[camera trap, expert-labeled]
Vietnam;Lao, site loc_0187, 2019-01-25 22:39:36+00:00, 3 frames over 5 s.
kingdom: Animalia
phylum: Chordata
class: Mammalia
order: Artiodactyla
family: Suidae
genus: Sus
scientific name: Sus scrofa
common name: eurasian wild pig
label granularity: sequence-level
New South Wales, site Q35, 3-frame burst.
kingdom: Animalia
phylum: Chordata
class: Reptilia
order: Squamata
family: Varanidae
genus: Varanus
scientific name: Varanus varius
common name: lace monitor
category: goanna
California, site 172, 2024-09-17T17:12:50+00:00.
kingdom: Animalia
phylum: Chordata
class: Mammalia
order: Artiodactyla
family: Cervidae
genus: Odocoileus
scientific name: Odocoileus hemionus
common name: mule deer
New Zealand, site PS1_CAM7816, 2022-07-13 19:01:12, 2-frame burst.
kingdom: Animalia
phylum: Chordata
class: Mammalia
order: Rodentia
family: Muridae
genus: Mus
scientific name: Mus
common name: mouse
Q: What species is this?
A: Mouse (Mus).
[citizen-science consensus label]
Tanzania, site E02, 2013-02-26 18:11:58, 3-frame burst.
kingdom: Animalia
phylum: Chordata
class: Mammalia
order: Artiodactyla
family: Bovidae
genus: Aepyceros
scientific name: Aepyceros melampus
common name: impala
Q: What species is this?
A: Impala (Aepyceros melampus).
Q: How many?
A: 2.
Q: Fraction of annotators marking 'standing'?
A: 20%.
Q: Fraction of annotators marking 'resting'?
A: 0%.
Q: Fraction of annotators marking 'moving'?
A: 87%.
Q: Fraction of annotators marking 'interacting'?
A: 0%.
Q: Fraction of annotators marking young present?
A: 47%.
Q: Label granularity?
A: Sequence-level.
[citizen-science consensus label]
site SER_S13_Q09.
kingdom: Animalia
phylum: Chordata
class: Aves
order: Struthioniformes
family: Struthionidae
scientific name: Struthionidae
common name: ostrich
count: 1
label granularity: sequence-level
=======
YOUR INSTRUCTIONS:
Set down exactly the lines of the material above from the one with "class: Aves" through the end. Include both ends and nothing else.

ANSWER SPACE:
class: Aves
order: Struthioniformes
family: Struthionidae
scientific name: Struthionidae
common name: ostrich
count: 1
label granularity: sequence-level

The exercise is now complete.